» **Exercise prompt**
Copy out, word for word, everything from the line containing "Viewing this snapshot, with" down to the end of the items below, including both the first and last lines.
• • • • • • •
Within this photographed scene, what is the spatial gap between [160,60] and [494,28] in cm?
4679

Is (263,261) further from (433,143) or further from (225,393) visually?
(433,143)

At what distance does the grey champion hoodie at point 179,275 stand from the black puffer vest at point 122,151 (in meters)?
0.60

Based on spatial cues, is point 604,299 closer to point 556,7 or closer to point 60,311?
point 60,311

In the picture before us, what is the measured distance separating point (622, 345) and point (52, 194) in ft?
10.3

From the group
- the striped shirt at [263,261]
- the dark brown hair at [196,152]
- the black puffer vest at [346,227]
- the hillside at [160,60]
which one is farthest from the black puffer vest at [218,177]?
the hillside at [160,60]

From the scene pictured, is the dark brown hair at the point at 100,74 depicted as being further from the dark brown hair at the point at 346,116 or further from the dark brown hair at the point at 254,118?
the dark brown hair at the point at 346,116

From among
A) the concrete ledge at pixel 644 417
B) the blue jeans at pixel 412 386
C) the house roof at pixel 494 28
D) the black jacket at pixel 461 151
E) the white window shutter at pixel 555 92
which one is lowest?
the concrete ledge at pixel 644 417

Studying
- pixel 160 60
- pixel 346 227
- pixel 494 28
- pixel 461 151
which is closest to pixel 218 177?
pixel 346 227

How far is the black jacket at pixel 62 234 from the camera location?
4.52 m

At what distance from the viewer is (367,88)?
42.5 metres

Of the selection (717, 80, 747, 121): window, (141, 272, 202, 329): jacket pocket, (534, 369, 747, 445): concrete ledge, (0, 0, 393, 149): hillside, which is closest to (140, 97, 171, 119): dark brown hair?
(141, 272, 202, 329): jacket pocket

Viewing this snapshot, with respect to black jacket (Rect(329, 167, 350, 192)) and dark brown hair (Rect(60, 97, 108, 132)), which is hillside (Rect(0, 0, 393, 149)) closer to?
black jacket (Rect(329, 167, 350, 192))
• • • • • • •
» **Response to this exercise**
Viewing this snapshot, with respect to black jacket (Rect(329, 167, 350, 192)) and dark brown hair (Rect(60, 97, 108, 132)), which is hillside (Rect(0, 0, 393, 149)) closer to?
black jacket (Rect(329, 167, 350, 192))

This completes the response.